(Recorded data)
============================================================

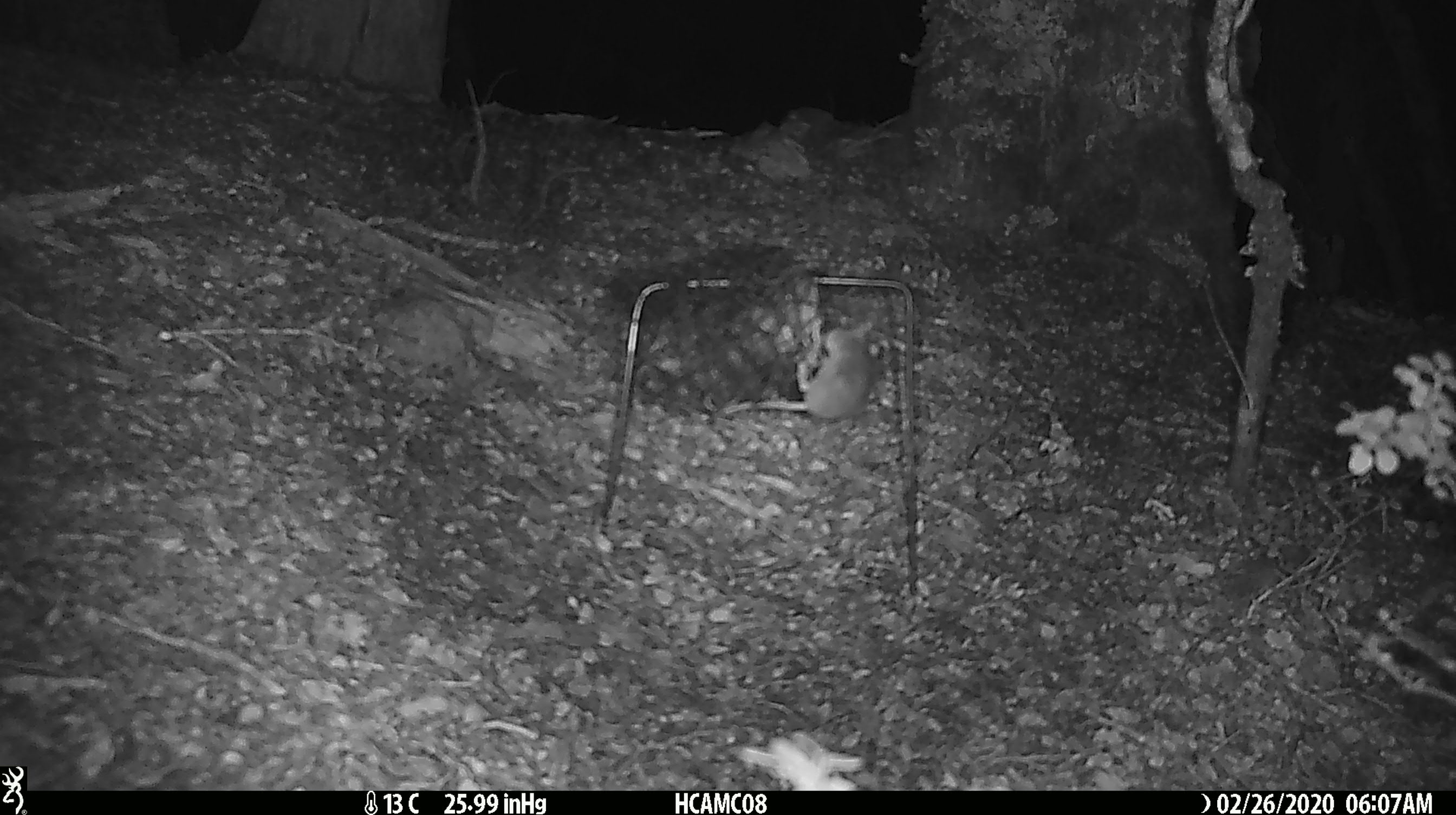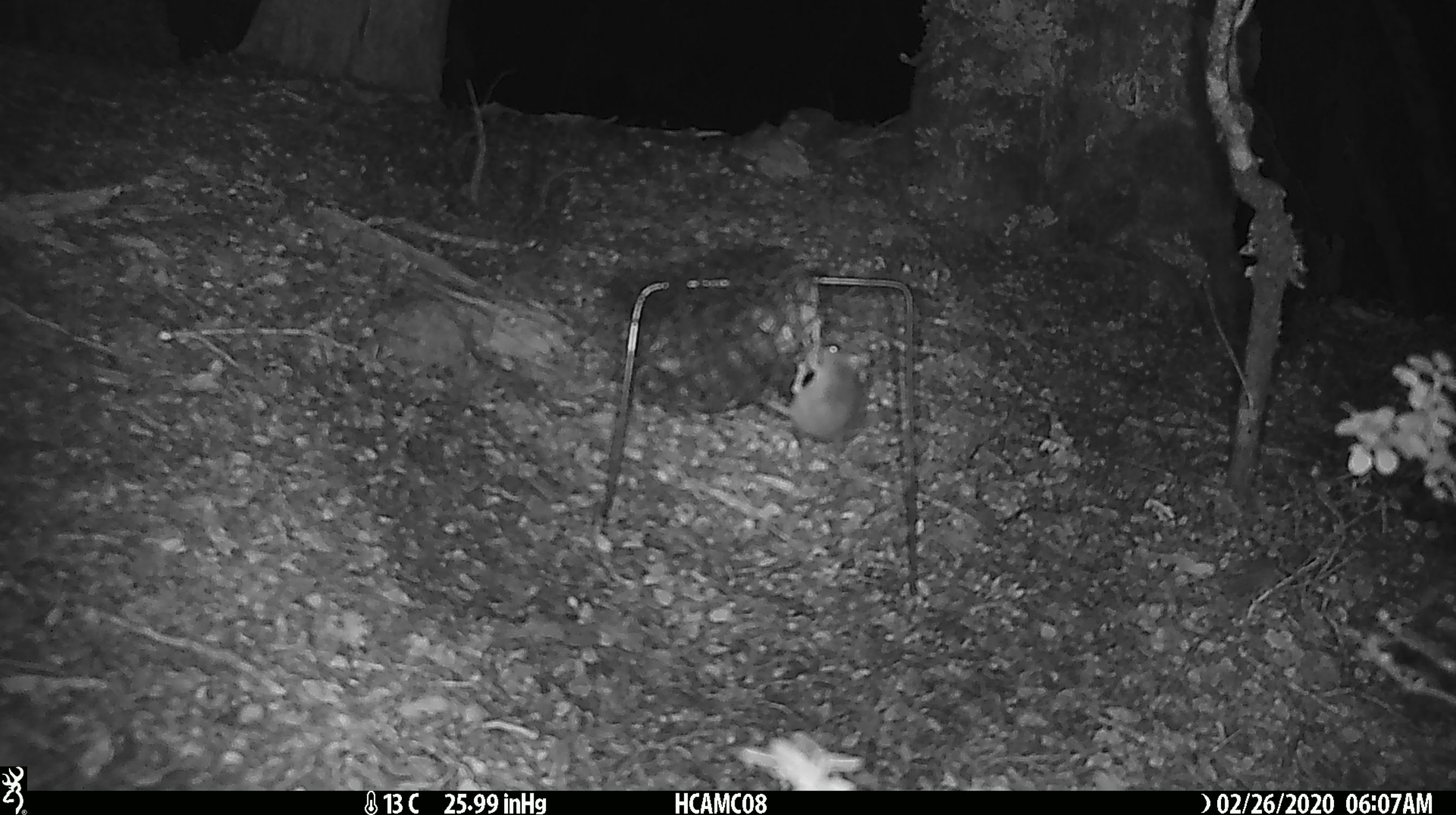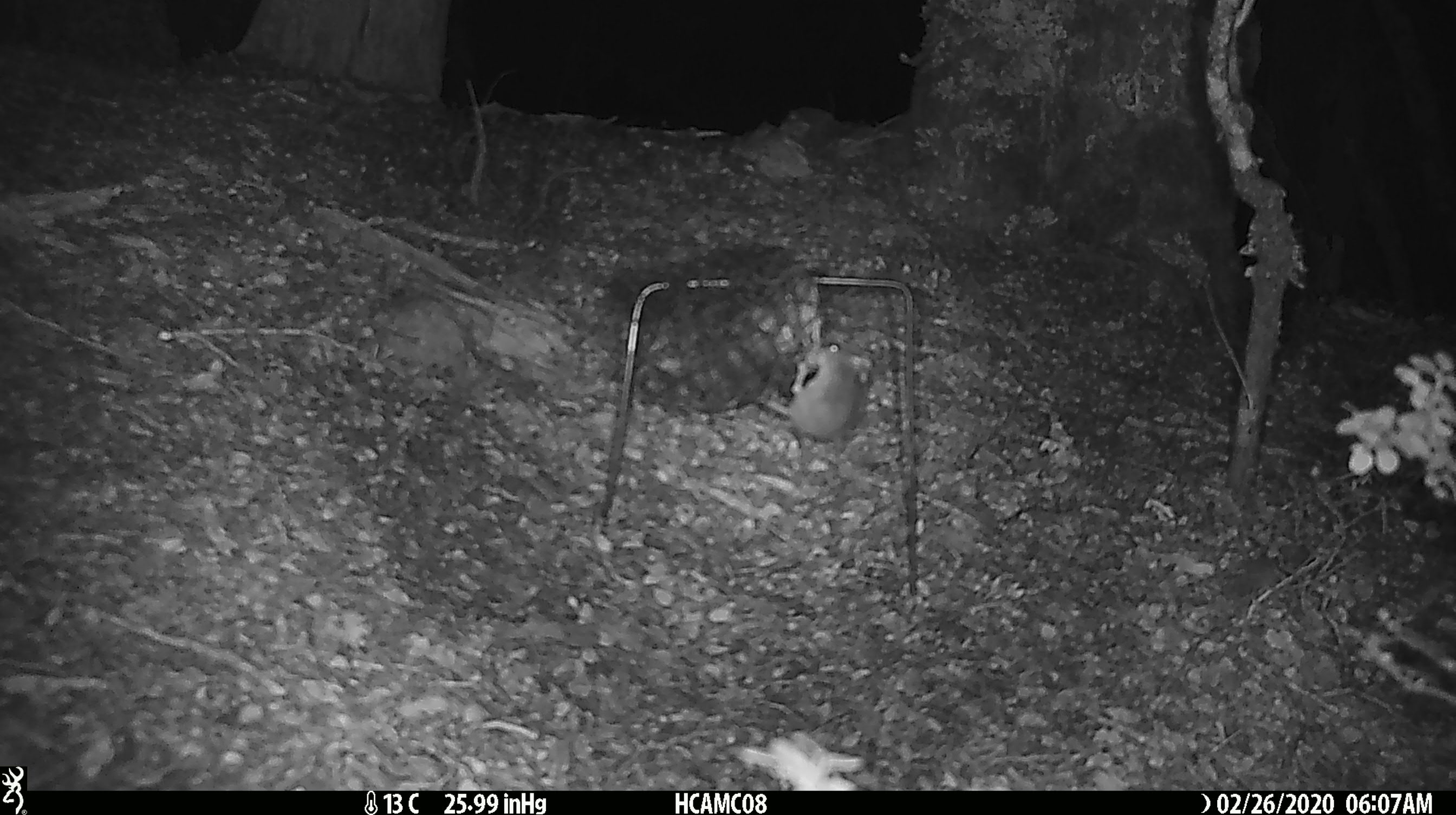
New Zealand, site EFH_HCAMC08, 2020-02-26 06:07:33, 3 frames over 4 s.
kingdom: Animalia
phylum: Chordata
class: Mammalia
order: Rodentia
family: Muridae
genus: Mus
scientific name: Mus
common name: mouse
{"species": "mouse (Mus)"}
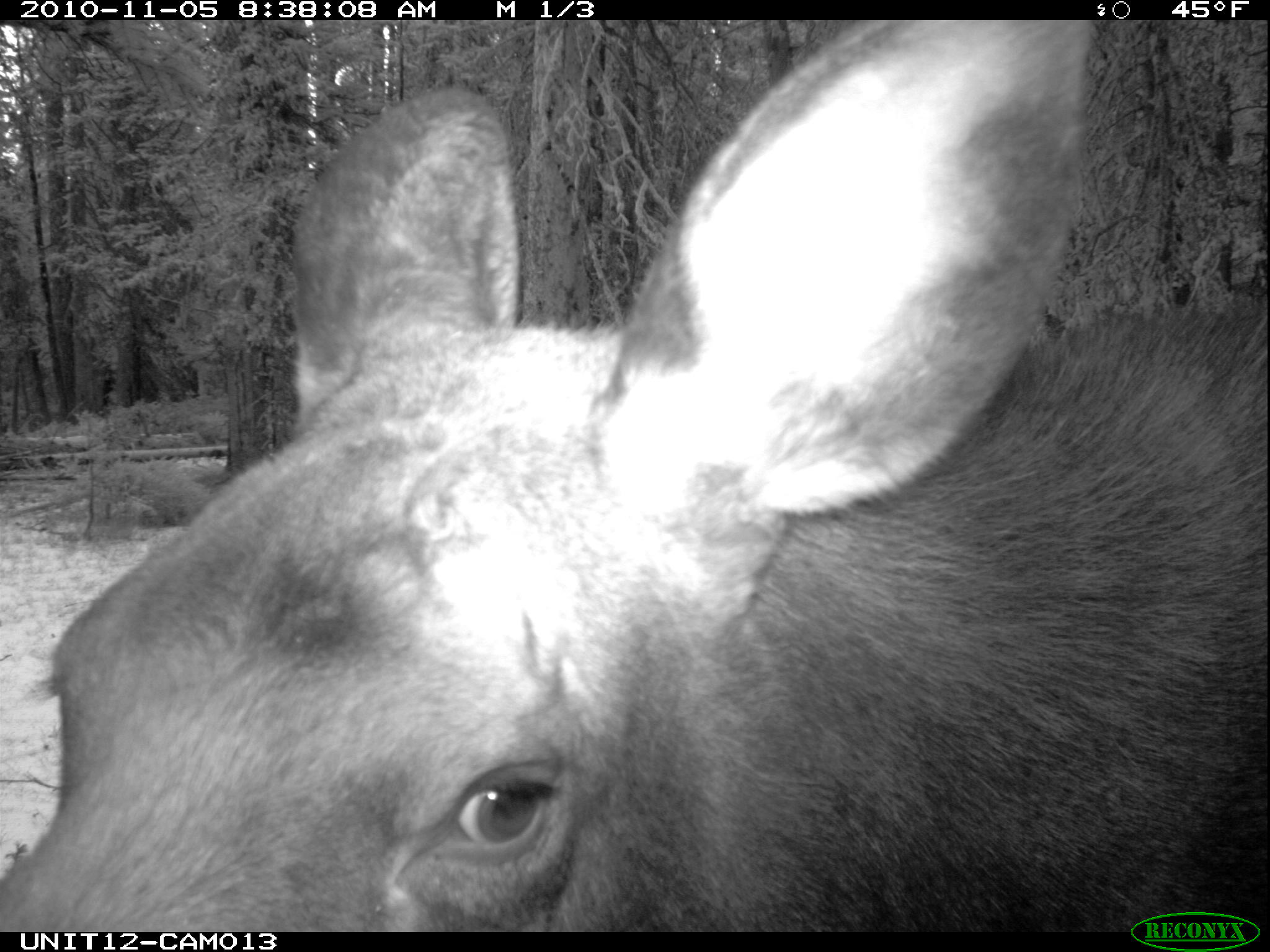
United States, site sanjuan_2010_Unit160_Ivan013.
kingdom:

============================================================

What you are asked to do: Whenever a picture appears, leave it out, and return every record exactly.

Solution for this problem:
New Zealand, site EFH_HCAMC08, 2020-02-26 06:07:33, 3 frames over 4 s.
kingdom: Animalia
phylum: Chordata
class: Mammalia
order: Rodentia
family: Muridae
genus: Mus
scientific name: Mus
common name: mouse
{"species": "mouse (Mus)"}
United States, site sanjuan_2010_Unit160_Ivan013.
kingdom:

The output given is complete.